It's an ingenious and lovely way of blending the metaphoric payload of Conway's game (from very simple rules comes complex, gorgeous behavior) with the metaphoric payload of the corporate spreadsheet, which is somewhat the reverse: An attempt to impose order and sanity on the complex mess of everyday reality.
I've often thought that digital spreadsheets are some of the most consequential pieces of software ever created. When I suggested this recently on Twitter, Steven Levy pointed me to a fantastic essay he wrote 30 years ago called "A Spreadsheet Way of Knowledge". As he pointed out in that 1984 piece, spreadsheets were allowing everyday worker bees to create models and conduct "what if" experiments with a sophistication previously impossible.
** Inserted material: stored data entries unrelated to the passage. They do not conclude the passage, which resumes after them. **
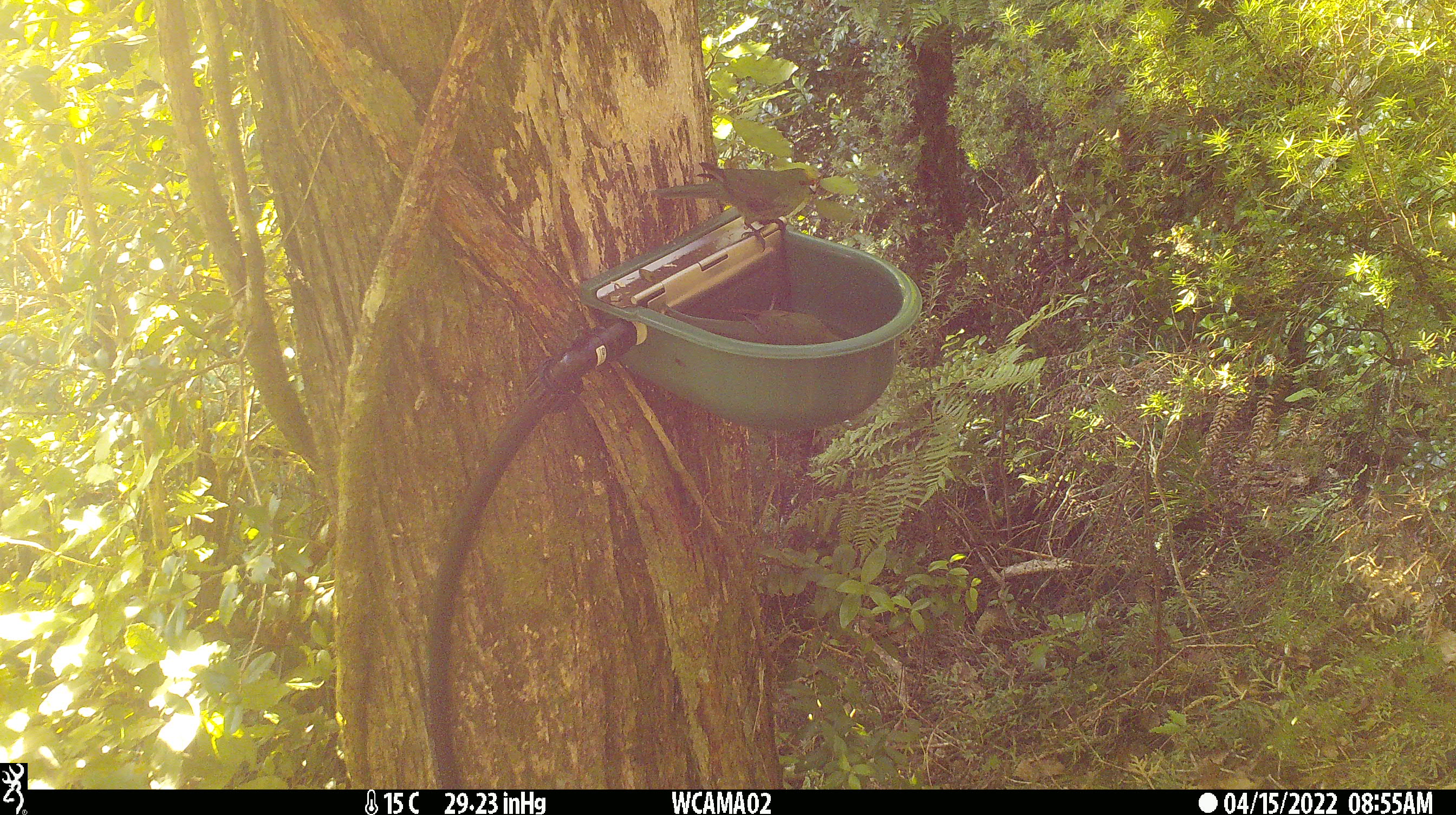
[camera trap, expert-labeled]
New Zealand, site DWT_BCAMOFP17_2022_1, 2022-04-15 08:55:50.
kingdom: Animalia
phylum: Chordata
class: Aves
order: Psittaciformes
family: Psittaculidae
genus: Cyanoramphus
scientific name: Cyanoramphus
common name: parakeet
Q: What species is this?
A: Parakeet (Cyanoramphus).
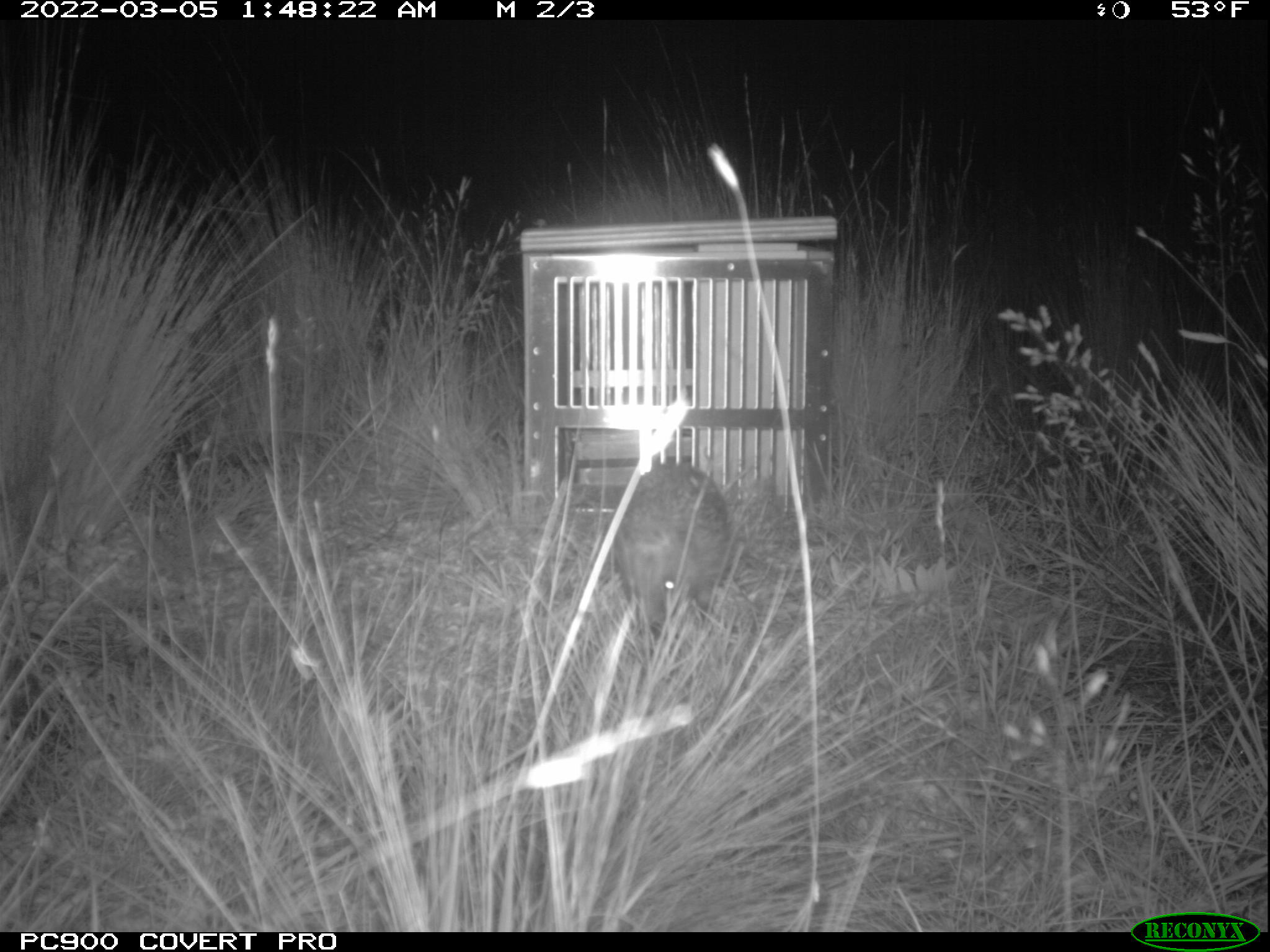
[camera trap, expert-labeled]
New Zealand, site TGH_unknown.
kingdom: Animalia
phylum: Chordata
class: Mammalia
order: Eulipotyphla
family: Erinaceidae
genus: Erinaceus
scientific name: Erinaceus europaeus europaeus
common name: european hedgehog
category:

The models were often commercially useful (what would happen if we made 35% more widgets at 15% lower cost compared to 80% more widgets at 32% lower cost?) … but Levy's interviewees also talked about the rich pleasures of model-making itself, quite apart from their subject matter:
Spreadsheet models have become a form of expression, and the very act of creating them seem to yield a pleasure unrelated to their utility. Unusual models are duplicated and passed around; these templates are sometimes used by other modelers and sometimes only admired for their elegance.
This is what struck me about Shaik's game: "Workplace Saga" taps neatly into the weird joys, and joyful weirdness, hidden inside this otherwise mundane everyday business tool.